Сомнений не оставалось.
- Эй, а как же аллергия? – вскрикнула Лёля.
Сторож ткнул в нее пальцем и торжественно объявил:
- Крыса – это ты!
Как детская варежка на резинке, Сережкин пистолет сам прыгнул ей в руку. И даже, кажется, сам и выстрелил. Дважды, без грома особого, буднично как-то.
Пули попали в грудь. На одно мгновение из дырок хлестнул ослепительный свет и тут же затушевался. Сторож даже не дернулся. Просто осел, завалился лицом вниз и испустил дух, тихо и кротко, как голубь. Башлык при падении немного задрался, и Лёля успела заметить его красиво слепленный, выпуклый лоб, густые, седые, длинные волосы, подбитые кверху золотистой банданой.
Сначала Лёле сделалось тошно. Она встала на четвереньки, желудок ее судорожно сократился.

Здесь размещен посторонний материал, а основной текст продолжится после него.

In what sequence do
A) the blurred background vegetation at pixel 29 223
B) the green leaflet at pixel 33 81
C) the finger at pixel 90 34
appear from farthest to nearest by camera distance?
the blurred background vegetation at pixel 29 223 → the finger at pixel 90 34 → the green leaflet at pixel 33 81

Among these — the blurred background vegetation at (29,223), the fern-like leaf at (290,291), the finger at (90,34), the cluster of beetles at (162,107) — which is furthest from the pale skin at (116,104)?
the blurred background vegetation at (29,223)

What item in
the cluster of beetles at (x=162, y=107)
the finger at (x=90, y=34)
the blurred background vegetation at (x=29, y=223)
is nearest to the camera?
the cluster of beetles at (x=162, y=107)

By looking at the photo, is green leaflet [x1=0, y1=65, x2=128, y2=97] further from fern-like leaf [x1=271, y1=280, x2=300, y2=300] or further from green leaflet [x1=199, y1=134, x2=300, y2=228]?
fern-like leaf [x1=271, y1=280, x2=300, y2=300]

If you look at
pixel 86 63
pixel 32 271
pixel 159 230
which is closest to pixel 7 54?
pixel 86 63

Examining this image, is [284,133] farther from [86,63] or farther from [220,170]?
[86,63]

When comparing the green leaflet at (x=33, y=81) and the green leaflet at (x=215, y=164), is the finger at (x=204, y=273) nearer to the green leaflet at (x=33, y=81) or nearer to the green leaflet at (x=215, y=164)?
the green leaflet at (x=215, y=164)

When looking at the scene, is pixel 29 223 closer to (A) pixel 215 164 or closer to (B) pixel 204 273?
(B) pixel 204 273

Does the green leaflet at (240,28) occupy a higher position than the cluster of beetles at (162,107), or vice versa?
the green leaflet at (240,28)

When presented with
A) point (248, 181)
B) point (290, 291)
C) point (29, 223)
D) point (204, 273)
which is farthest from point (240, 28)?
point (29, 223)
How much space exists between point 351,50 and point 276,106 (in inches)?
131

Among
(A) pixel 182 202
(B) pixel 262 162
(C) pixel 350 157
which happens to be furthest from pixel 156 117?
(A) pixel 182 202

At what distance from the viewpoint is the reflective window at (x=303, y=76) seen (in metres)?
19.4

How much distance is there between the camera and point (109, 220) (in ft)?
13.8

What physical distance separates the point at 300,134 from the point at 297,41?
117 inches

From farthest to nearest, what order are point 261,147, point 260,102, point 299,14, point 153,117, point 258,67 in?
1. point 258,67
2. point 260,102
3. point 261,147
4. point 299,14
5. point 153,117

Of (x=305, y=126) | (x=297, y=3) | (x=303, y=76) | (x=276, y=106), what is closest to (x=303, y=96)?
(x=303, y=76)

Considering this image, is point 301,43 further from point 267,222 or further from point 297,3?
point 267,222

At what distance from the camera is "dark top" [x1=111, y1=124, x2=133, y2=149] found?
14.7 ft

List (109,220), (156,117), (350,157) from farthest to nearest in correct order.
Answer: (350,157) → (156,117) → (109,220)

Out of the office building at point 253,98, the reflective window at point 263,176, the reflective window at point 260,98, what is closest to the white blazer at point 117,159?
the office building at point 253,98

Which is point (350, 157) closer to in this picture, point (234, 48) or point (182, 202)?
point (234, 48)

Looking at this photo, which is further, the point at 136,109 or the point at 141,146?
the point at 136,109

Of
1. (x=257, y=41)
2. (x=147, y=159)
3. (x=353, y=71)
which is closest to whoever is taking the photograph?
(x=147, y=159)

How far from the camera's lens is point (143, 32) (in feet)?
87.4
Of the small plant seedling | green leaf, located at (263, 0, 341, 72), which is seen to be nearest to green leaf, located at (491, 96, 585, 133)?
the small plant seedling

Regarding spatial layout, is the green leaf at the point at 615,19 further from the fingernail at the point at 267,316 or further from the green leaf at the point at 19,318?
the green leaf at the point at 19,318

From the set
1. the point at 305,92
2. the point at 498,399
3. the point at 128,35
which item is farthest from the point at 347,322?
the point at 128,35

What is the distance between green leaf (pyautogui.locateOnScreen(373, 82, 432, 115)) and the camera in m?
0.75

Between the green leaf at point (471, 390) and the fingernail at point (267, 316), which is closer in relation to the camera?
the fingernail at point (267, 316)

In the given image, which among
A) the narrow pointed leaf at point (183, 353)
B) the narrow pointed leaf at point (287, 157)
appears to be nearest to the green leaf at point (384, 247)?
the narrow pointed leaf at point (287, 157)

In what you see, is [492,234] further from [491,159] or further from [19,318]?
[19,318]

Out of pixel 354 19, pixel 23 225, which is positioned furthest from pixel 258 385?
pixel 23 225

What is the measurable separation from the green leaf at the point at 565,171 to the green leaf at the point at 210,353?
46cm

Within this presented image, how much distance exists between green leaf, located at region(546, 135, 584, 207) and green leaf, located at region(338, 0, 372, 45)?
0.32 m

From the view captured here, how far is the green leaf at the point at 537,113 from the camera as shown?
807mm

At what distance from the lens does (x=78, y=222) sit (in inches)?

Вдруг наступила полная, поразительная, невыразимая, всеобъемлющая тишь. И Лёле сделалось страшно. Она высунулась из вагончика наружу, и ей открылась бездна, полная звёзд. Звёзды толпились везде – вверху, внизу, дальше, ближе. Звёзды стояли тесно, как упакованные.
Теперь, когда всё уже было позади, и словно неимоверная тяжесть свалилась с ее плеч, всё тело ее и вся ее непутёвая жизнь показались нелепым придатком, глухой упаковочной пленкой. Ведь это так просто. Человеческое – это то, что подвержено смерти. А что не подвержено смерти – есть чудовищное. Лёля отбросила пистолет за порог, взяла телефон и сделала несколько снимков мерцающей бездны. Потом включила камеру и стала снимать себя, одновременно подкрашивая губы матовой черной помадой.
- Я крыса, - шептали губы. - Нет, не то… Это не я… Ну да! Я – Великая Внеземная Крыса!